Introduction to Natural Language Processing

  • 2. An Introduction to Machine Learning in Natural Language Processing The use of different techniques from computer science to understand and manipulate human language and speech. Isar Nejadgholi isar@imrsv.ai
  • 3. What do we want machines to learn? • Prediction or labeling • Reasoning • Understanding • Language generation
  • 4. LANGUAGE IS HARD Irony and sarcasm Elizabeth told Amanda that she had a problem. Reference resolution The tank was full of water I saw the military tank. Lexical ambiguity visiting relatives can cause problems. Syntactic (structural) ambiguity I bought an iPhone a few days ago. It was such a nice phone. The touch screen was really cool. The battery life was not long, though and my mother thought the phone was too expensive. Subjectivity of annotations Tell me something I don’t know.

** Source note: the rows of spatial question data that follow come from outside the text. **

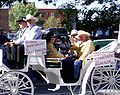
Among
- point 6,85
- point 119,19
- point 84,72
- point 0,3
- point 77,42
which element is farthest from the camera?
point 119,19

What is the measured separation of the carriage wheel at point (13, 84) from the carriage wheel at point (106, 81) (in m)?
1.28

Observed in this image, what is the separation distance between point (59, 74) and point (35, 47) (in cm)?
72

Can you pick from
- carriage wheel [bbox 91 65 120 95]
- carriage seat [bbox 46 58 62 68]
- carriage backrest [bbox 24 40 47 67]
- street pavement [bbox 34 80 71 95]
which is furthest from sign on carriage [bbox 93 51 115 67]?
street pavement [bbox 34 80 71 95]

  • 6. Classical Natural Language Processing Computational Linguistics Statistical and Probabilistic ML
  • 7. TEXT REPRESENTATION IN CLASSICAL NLP Term frequency vector How to get a dense and informative representation? … …

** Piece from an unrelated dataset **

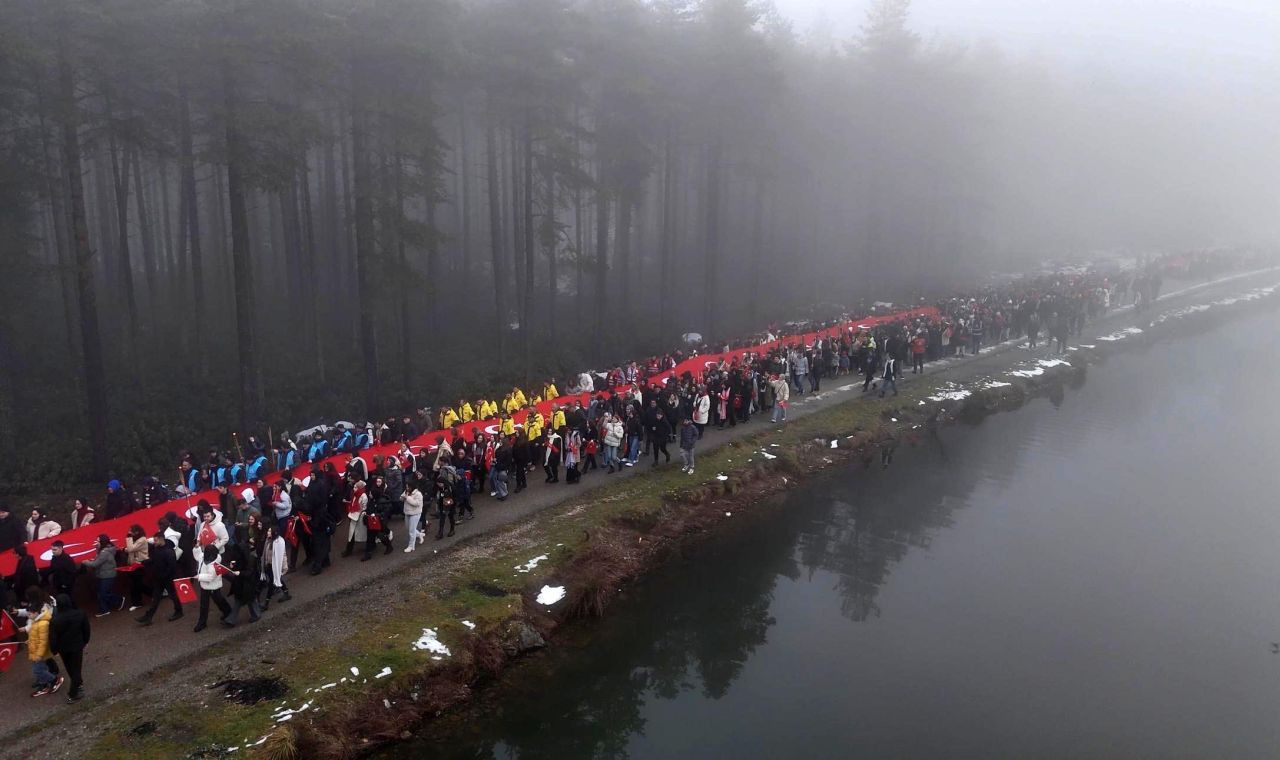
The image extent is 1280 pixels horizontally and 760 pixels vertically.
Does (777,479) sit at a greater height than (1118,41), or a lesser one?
lesser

  • 8. CLASSICAL NLP PIPELINE • Frequency based representation • Converting sparse representation to dense vectors using SVD-based methods • Statistical inference, probabilistic models, similarity metrics • Knowledge base of lexical rules and word relations • Character pattern matching
  • 10. NLP Meets Deep Learning Recent advances in NLP
  • 11.
  • 12. DEEP LEARNING NLP MODEL Embed, encode, attend, predict: The new deep learning formula for state-of-the-art NLP models November 10, 2016, Matthew Honnibal
  • 13. EMBED: WORD REPRESENTATION WITH WORD EMBEDDINGS INPUT PROJECTION OUTPUT w(t) w(t-2) w(t+2) w(t+1) w(t-1) Pretrained embeddings: • Word2vec • Glove • Fasttext
  • 14. REASONING WITH WORD VECTORS Pair 1 Pair 2 China - Chinese Sri Lanka - Sri Lankan Colombian - FARC Somalian - Alshabab Roma - Hungarian Bahai - Iranian Palestinian - Hamas Lebanon - Hezbollah PRRA - Preremoval RPD - post hearing Man is to woman as king is to ______? Meaning(king) - meaning(man) + meaning(woman) = ? (Mikolov et al. 2013) Analogies in Legal Embedding
  • 16. ENCODE: SENTENCE REPRESENTATION WITH RNNs • Converts concatenation of word vectors (or bag of words) to a more meaningful sentence matrix • Gets meaning of word in the context using memory and sequential modeling • Can be bidirectional • Popular models: GRU, LSTM, BiLSTM • Can be used as decoder to generate text
  • 17. Context vector or matrix Predict ATTEND: TEXT REPRESENTATION WITH ATTENTION • Reduces sentence matrix to sentence vector • Without attention this conversion is done by averaging or max pooling • Attention is a nonlinear weighted averaging of sentence matrix and context and learns what to keep
  • 18.
  • 19. UNBALANCED AND MULTI-LABEL CLASSIFICATION PROBLEM
  • 20. DATA PREPARATION Cleaning • Removing punctuations • Autocorrect a set of critical words: a$$ clowns -> ass clowns sh!t -> shit 5hit -> shit b l o o d y -> bloody Augmentation with translation • en -> fr -> en • en -> de -> en • en -> sp -> en
  • 22. VIOLENCE IN ISIS FANBOY’S TWEETS
  • 23. VIOLENT TWEETS OVER TIME Explosion in Pakistan ISIS commander killed Explosion in Turkey Numberofviolenttweets
  • 24. WHERE DO I GET THE RIGHT DATA? • Text is everywhere, but it is messy • Volume, variety and velocity • Annotation is subjective and expensive Get messy! Learn to clean! Learn to augment! Try to develop an intuition about your data!